Dans le même sens, Mathias Adekpoe, secrétaire chargé des revendications dans la filière des véhicules au SYLITRANSTO, estime que ces pratiques pénalisent fortement les transitaires.

Selon lui, certains clients arrivent avec leur propre transitaire, mais sont ensuite orientés vers un autre professionnel recommandé par les importateurs.

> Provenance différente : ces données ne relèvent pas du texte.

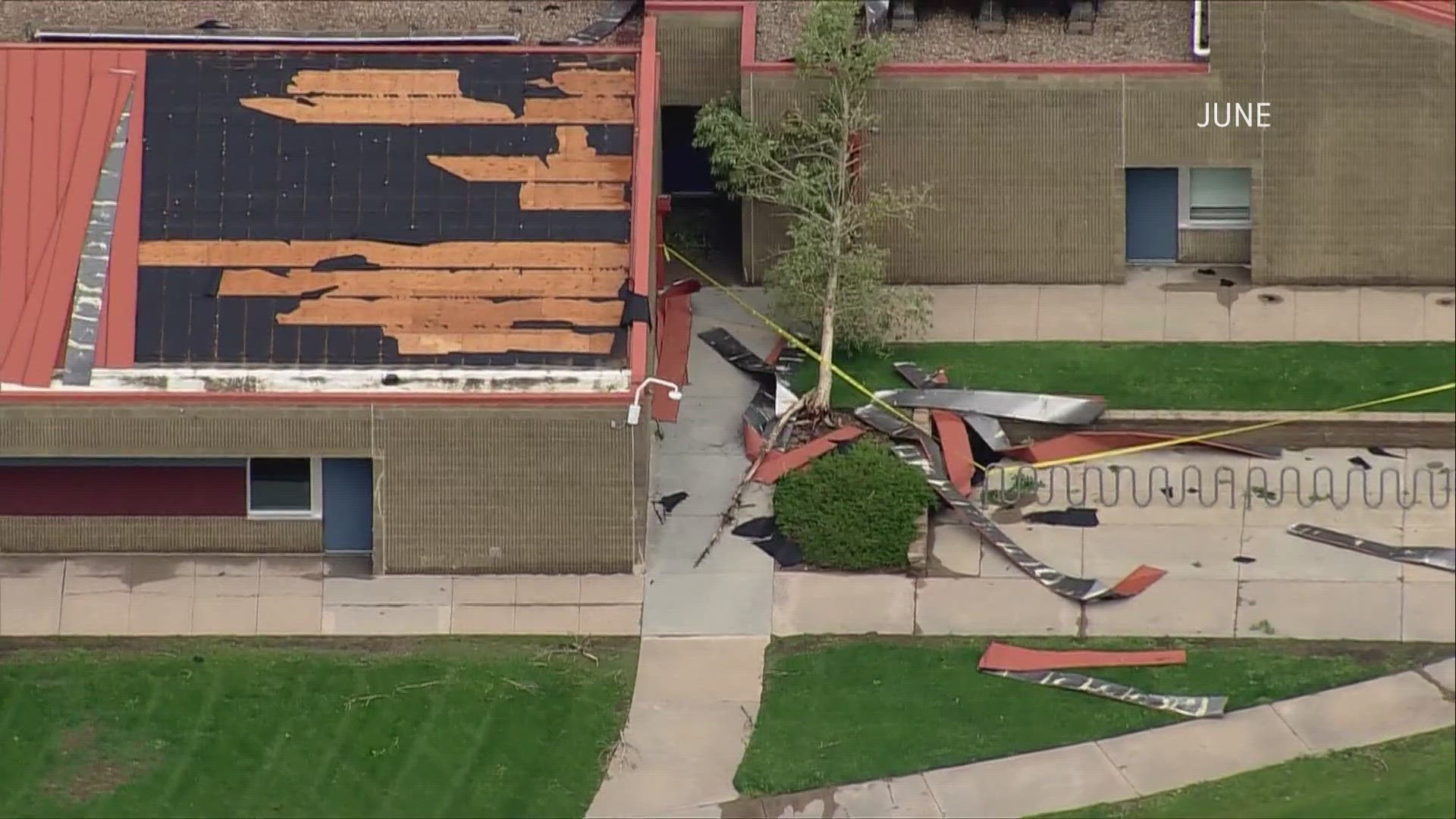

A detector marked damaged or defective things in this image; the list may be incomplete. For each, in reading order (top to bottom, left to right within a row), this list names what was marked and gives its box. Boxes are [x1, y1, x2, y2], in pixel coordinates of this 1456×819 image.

Il déplore également que certaines formalités administratives ne soient pas accomplies en amont par les importateurs, obligeant les transitaires à supporter des coûts supplémentaires et à gérer des situations parfois complexes, notamment lorsque des vérifications révèlent des irrégularités sur certains véhicules.
Un mémorandum annoncé, une cessation d’activités envisagée
À l’issue de l’assemblée générale, le collectif syndical a décidé d’adresser un mémorandum au directeur général du Port autonome de Lomé, Edem Kokou Tengué, afin de solliciter son implication dans la recherche d’une solution concertée entre les différentes parties.
Les syndicats souhaitent l’ouverture d’un dialogue avec les importateurs concernés afin d’apaiser les tensions et de préserver le bon fonctionnement des activités portuaires.
À défaut d’une réponse jugée satisfaisante, les transitaires préviennent qu’ils pourraient observer une cessation de travail à partir du 15 août 2026. En attendant, les responsables syndicaux invitent leurs membres à rester mobilisés dans l’attente des suites qui seront réservées à leur démarche.